== Directions ==
Skip every picture, and copy exactly the lines from the one containing "Is stone facade" to the end of the data.

Entries taken from a collection
(begin)

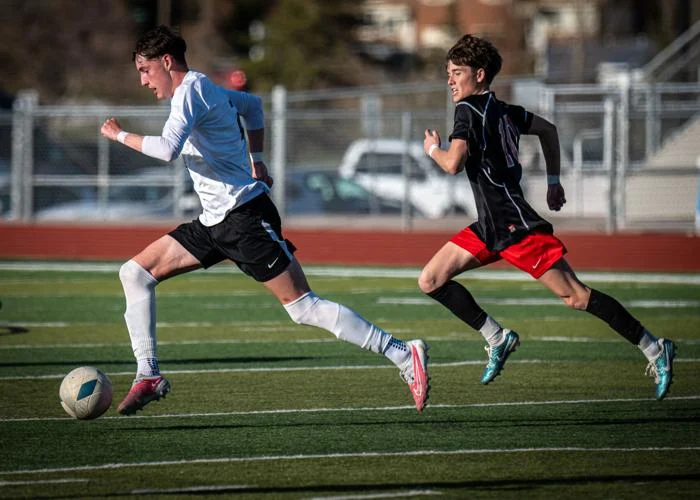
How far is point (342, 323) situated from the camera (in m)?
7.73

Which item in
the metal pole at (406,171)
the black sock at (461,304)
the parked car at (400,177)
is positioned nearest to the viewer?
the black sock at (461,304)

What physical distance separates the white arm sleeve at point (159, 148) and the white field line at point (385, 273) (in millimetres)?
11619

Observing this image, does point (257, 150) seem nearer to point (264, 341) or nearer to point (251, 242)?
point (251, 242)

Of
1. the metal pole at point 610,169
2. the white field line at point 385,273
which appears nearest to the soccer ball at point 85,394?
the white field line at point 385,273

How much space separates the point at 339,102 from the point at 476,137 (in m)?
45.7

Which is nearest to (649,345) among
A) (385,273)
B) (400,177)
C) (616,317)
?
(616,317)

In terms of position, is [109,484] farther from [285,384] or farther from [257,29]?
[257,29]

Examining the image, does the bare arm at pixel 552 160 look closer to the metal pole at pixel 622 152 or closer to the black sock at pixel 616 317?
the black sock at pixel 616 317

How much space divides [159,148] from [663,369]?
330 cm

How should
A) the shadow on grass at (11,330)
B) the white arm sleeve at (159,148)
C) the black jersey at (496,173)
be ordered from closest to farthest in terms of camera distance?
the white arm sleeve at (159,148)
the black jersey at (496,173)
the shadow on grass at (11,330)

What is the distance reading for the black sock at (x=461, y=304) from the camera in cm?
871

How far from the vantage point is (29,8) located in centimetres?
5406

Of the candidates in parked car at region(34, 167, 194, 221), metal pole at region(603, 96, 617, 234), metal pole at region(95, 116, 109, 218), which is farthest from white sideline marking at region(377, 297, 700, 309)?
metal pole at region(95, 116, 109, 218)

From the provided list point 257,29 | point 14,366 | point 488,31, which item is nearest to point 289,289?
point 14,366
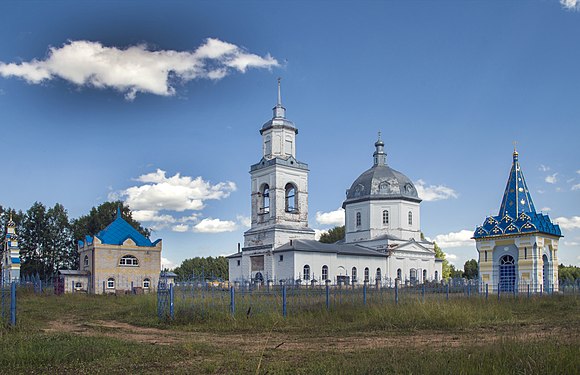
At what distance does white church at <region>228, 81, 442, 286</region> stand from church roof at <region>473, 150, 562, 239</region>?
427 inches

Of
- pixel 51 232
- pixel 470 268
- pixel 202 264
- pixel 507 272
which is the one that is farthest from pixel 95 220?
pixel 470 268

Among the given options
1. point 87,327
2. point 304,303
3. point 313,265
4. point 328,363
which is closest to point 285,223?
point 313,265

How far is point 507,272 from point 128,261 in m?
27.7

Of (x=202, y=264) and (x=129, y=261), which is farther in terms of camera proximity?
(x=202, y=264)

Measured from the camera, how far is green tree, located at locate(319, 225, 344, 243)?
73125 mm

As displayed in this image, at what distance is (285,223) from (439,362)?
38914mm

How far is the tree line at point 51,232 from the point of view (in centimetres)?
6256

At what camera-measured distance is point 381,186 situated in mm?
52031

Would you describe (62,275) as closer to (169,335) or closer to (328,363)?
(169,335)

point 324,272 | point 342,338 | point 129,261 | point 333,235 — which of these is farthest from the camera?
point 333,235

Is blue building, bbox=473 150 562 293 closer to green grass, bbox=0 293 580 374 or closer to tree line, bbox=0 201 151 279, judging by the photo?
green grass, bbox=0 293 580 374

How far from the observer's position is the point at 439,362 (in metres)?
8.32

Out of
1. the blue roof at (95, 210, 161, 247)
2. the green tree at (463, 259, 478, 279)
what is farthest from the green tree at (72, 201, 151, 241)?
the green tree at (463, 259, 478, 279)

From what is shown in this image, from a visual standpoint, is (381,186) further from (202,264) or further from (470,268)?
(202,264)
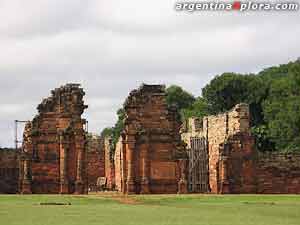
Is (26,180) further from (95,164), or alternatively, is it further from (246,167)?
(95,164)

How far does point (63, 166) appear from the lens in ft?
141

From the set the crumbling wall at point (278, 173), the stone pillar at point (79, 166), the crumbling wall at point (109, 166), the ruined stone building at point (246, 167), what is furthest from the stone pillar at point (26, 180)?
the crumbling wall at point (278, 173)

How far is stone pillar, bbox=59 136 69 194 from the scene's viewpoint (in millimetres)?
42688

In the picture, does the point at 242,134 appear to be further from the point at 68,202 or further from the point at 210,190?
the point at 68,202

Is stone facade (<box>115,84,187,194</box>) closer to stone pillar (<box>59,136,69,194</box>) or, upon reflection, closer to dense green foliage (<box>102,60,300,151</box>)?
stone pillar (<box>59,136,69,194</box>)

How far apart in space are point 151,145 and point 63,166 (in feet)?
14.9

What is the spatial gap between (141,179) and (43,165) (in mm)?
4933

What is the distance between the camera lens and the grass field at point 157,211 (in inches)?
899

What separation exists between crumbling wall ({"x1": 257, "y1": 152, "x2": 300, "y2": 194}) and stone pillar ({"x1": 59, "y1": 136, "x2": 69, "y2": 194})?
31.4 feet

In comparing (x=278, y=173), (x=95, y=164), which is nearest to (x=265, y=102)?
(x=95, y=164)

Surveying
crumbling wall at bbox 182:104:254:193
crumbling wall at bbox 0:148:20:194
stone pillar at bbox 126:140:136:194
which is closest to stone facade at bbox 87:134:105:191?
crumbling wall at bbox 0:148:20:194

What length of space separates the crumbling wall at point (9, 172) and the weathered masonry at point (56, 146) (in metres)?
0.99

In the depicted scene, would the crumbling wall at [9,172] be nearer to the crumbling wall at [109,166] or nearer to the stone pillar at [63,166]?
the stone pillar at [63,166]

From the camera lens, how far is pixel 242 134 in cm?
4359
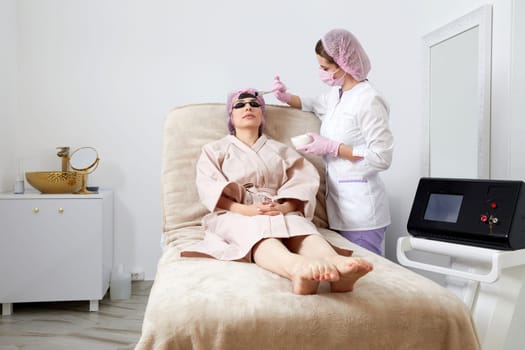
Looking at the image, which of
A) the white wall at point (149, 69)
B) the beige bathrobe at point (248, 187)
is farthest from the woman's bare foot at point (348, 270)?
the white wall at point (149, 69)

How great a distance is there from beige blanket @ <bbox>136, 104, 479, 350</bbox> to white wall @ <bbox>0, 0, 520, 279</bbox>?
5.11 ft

(end)

== Result of the task ==
Is stone facade (<box>115,84,187,194</box>) closer to stone pillar (<box>59,136,69,194</box>) or, upon reflection, closer to dense green foliage (<box>102,60,300,151</box>)?
stone pillar (<box>59,136,69,194</box>)

How far apart in space are point 151,145 and point 63,166 (in feet)?
14.9

What is the spatial gap between (141,179) and (43,165) (in mm)?
4933

What is the distance between the camera lens and the grass field at point 157,211 (in inches)?
899

What separation exists between crumbling wall ({"x1": 257, "y1": 152, "x2": 300, "y2": 194}) and stone pillar ({"x1": 59, "y1": 136, "x2": 69, "y2": 194})?
31.4 feet

In comparing (x=278, y=173), (x=95, y=164), which is nearest to (x=265, y=102)?
(x=95, y=164)

Surveying
crumbling wall at bbox 182:104:254:193
crumbling wall at bbox 0:148:20:194
stone pillar at bbox 126:140:136:194
which is closest to stone facade at bbox 87:134:105:191?
crumbling wall at bbox 0:148:20:194

What length of space separates the crumbling wall at point (9, 172) and the weathered masonry at point (56, 146) (in metres)?
0.99

In the depicted scene, would the crumbling wall at [9,172] be nearer to the crumbling wall at [109,166] or nearer to the stone pillar at [63,166]?
the stone pillar at [63,166]

From the camera lens, how far is pixel 242 134 in cm?
4359
Looking at the image, which of
A) the white wall at point (149, 69)
B) the beige bathrobe at point (248, 187)
is farthest from the woman's bare foot at point (348, 270)?
the white wall at point (149, 69)

How great a distance is there from beige blanket @ <bbox>136, 104, 479, 350</bbox> to white wall @ <bbox>0, 0, 520, 279</bbox>?
5.11 ft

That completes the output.